Beispielhaft für das sozialkritische Kino der späten Stummfilmzeit erzählt der semi-fiktionale, semi-dokumentarische Film vom Leben der Landstreicher. Etwa eine halbe Million Vagabunden ist Ende der 1920er Jahre in Österreich und Deutschland unterwegs. Der Film thematisiert ihre soziale Ausgrenzung und schildert die harte Realität am Rande der Gesellschaft. In einer Nebenrolle ist der „König der Vagabunden“ Gregor Gog zu sehen, der 1927 die „Bruderschaft der Vagabunden“ gründete. Überliefert ist DER VAGABUND nur in einer gekürzten niederländischen Fassung, auf der die neue Restaurierung basiert.

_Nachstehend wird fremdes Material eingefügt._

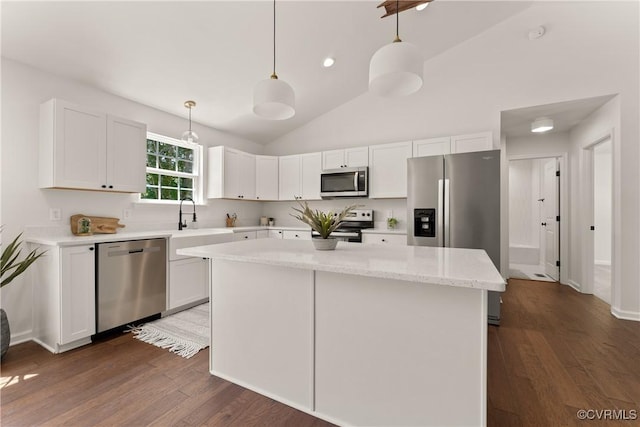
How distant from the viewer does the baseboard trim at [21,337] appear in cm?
249

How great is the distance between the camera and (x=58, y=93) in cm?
274

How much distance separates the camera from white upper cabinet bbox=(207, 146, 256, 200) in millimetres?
4223

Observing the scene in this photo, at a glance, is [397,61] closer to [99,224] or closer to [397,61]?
[397,61]

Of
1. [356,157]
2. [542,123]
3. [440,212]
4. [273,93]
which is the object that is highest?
[542,123]

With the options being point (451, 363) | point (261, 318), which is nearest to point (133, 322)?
point (261, 318)

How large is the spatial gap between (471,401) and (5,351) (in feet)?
10.8

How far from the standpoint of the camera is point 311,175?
4.70 metres

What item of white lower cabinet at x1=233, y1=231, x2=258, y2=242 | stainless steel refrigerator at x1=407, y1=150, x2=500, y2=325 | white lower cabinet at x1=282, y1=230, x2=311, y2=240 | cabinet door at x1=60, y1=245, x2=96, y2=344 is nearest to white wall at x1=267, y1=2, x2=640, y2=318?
stainless steel refrigerator at x1=407, y1=150, x2=500, y2=325

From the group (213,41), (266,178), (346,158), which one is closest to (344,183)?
(346,158)

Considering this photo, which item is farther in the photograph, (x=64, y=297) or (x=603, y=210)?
(x=603, y=210)

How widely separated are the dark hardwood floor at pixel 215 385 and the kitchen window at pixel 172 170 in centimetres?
184

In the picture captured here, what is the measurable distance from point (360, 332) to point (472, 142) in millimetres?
3059

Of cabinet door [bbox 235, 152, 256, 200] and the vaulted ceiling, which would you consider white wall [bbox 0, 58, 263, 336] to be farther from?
cabinet door [bbox 235, 152, 256, 200]

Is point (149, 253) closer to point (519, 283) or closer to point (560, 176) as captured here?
point (519, 283)
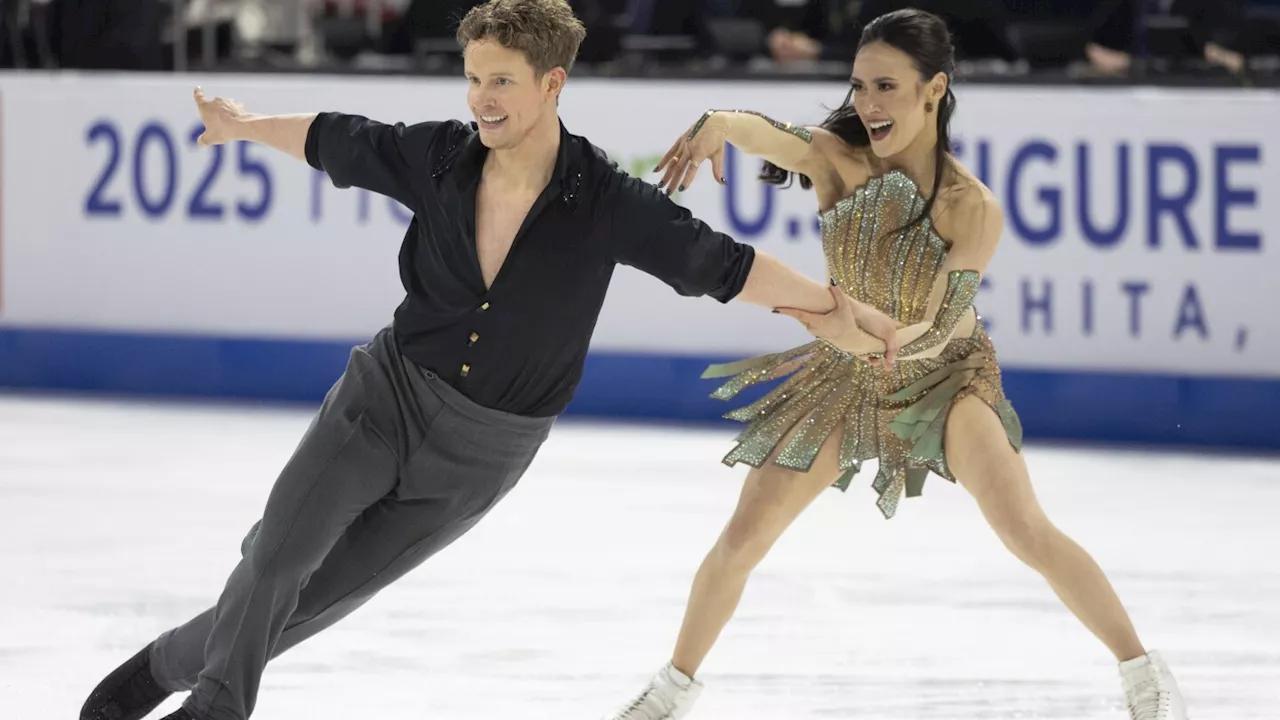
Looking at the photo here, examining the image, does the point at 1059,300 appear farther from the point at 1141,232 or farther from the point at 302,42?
the point at 302,42

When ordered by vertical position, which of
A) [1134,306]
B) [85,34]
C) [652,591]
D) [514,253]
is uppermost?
[514,253]

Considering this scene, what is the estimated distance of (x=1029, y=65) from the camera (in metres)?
8.17

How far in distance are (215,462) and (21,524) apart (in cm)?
118

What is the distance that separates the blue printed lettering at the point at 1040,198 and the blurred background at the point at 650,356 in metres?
0.02

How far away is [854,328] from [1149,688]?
81 centimetres

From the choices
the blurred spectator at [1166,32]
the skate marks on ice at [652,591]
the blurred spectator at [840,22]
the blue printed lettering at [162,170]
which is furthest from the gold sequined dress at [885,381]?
the blue printed lettering at [162,170]

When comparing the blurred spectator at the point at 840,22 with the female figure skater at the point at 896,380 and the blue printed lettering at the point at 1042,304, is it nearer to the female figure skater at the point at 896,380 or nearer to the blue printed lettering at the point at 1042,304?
the blue printed lettering at the point at 1042,304

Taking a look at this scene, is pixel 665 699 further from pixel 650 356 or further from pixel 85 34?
pixel 85 34

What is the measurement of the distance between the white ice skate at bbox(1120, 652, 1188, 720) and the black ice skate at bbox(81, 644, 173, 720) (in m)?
1.57

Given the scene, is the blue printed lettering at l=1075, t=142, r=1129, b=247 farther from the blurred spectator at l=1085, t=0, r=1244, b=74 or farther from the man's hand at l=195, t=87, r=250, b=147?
the man's hand at l=195, t=87, r=250, b=147

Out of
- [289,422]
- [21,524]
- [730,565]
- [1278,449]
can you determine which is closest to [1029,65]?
[1278,449]

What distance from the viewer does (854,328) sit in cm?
310

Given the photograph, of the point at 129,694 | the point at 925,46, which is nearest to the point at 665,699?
the point at 129,694

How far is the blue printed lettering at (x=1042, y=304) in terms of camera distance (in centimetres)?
721
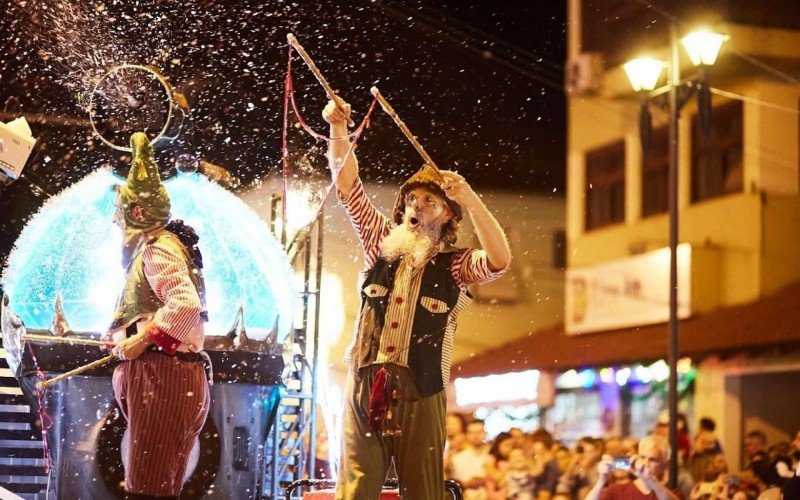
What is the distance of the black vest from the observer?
4684 millimetres

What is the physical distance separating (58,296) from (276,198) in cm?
155

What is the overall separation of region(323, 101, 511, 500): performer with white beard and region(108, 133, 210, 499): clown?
0.71m

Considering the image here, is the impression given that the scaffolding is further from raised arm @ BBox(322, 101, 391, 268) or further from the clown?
raised arm @ BBox(322, 101, 391, 268)

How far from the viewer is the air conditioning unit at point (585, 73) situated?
22734mm

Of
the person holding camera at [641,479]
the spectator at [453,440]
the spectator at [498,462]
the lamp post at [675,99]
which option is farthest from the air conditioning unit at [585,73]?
the person holding camera at [641,479]

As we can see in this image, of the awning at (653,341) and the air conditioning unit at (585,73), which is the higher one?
the air conditioning unit at (585,73)

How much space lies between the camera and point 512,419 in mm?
19578

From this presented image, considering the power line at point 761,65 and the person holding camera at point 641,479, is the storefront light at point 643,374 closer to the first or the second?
the power line at point 761,65

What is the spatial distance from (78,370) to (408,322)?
4.53 feet

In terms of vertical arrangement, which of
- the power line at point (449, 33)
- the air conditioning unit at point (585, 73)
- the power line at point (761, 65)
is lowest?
the power line at point (449, 33)

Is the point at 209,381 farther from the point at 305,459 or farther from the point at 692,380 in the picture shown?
the point at 692,380

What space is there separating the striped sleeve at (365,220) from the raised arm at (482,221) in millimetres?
375

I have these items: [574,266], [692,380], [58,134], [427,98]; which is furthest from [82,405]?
[574,266]

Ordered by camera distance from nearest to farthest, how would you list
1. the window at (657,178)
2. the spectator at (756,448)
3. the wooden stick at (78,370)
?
the wooden stick at (78,370) < the spectator at (756,448) < the window at (657,178)
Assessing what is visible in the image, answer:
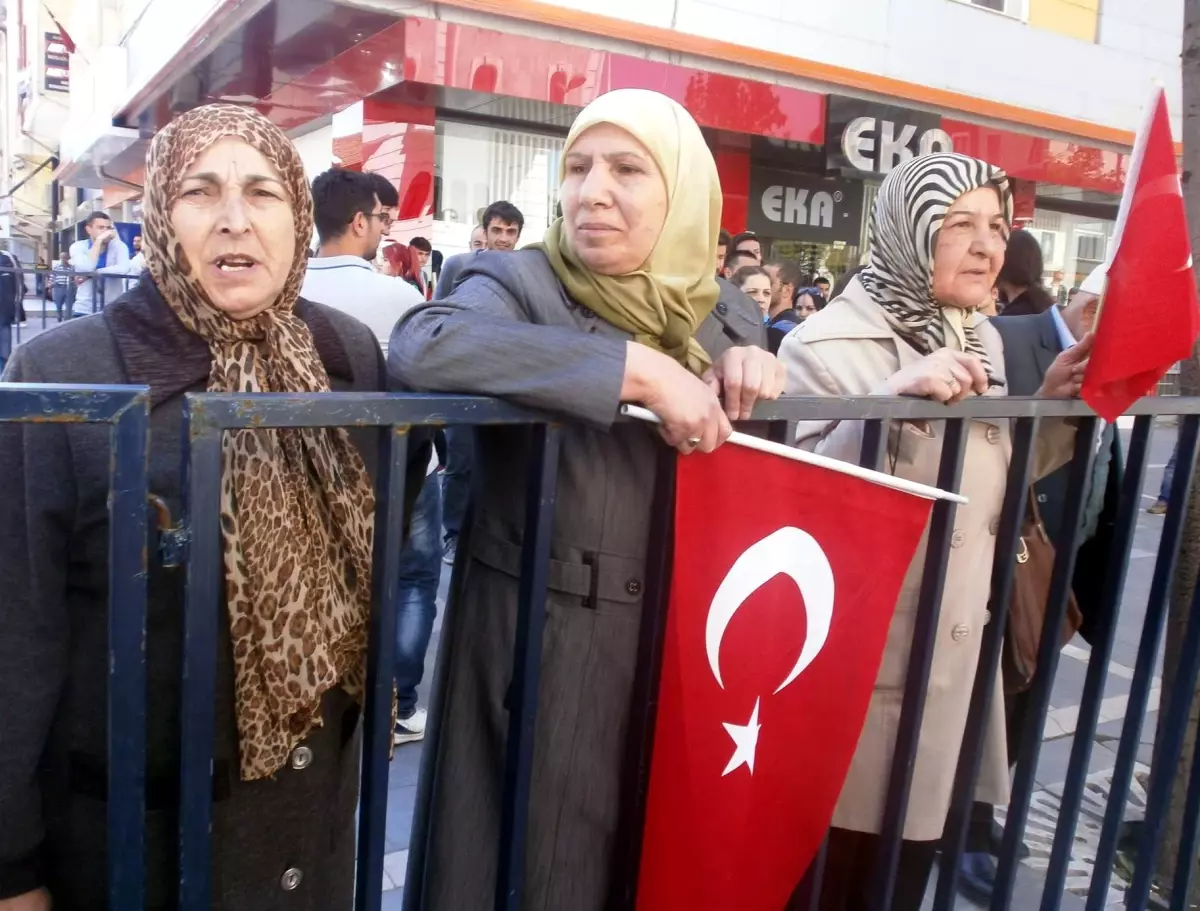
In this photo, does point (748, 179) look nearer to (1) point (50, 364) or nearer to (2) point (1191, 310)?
(2) point (1191, 310)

Die „Arbeitsgemeinschaft Neuer Film“, die den VAGABUND herstellt, ist eine Vereinigung junger Leute, die es sich in den Kopf gesetzt hat, zu beweisen, daß Filmkunst und Filmindustrie doch zwei weltenverschiedene Begriffe sind. Sie dreht einen Film ohne Konzessionen, ohne kommerzielle Rücksichten, sie dreht unter den größtmöglichsten Schwierigkeiten und schaffte dennoch ein Werk, das allerstärkste Beachtung findet, an dem man seine reine, helle Freude hat. […]
Fritz Weiß hat Regie geführt. Er dichtet Bilder, von starker Symbolik erfüllt, er arbeitet unbarmherzig Gegensätze heraus, er hat den Mut, dem Kinopublikum eine grauenvoll echte Fratze – beileibe keine Karikatur – von ihm zu zeigen. In manchen Szenen, wie z. B. den im Kerker, da der Vagabund stirbt, erreicht er Wirkungen von unheimlicher Kraft. Josef Ambor hat herrliche Bilder geschaffen. Die österreichische Berglandschaft lebt in diesem Film wie niemals zuvor. […]
VAGABUND ist keine „Dreitageerscheinung“. Er wird jedem, der ihn sieht, einen starken Eindruck hinterlassen. Und es ist zu wünschen. daß ihn recht viele sehen.
H. S., Wiener Allgemeine Zeitung, 23.4.1930
Der Idealtypus des Vagabunden ist der mit literarischen und philosophischen Ambitionen liebäugelnde „Kunde“, seine Vorbilder sind Rimbaud, Villon, Whitman, Jack London; seine Zeitgenossen Knut Hamsun, Maxim Gorki, Sinclair Lewis und, mit einigen Einschränkungen, Alphons Paquet, die sich mit dieser Bewegung geistig verbunden fühlen, und dieser geistigen Verbundenheit in wiederholten Kundgebungen an die Bruderschaft der Vagabunden Ausdruck gegeben haben. […] Gregor Gog, der geistige Führer der Vagabunden, der diesem eigenartigen Filmwerk Pate stand, sagt irgendwo über seine Schicksalsgenossen: „Vagabund sein, ist ein Beruf. Vagabund sein, das liegt im Blute, das läßt sich nicht lernen. Sein oberstes Gesetz ist die Kameradschaftlichkeit. Oft wird tagelang durchgehungert, denn der Kunde ist ein bedürfnisloser Mensch. Man ist stetig auf der Walz, trägt Gott im Herzen, oder was der Vagabund eben Gott heißt, lacht mit dem Sonnenschein und nährt sich im übrigen von der köstlichen Luft, von der man auf der Landstraße immer eine Nasevoll haben kann.“
Das ist Quelle und Mündung des Films. Trotz der geringen Geldmittel, die der strebsamen Arbeitsgemeinschaft zur Verfügung standen oder gerade darum, ist was Rechtes daraus geworden.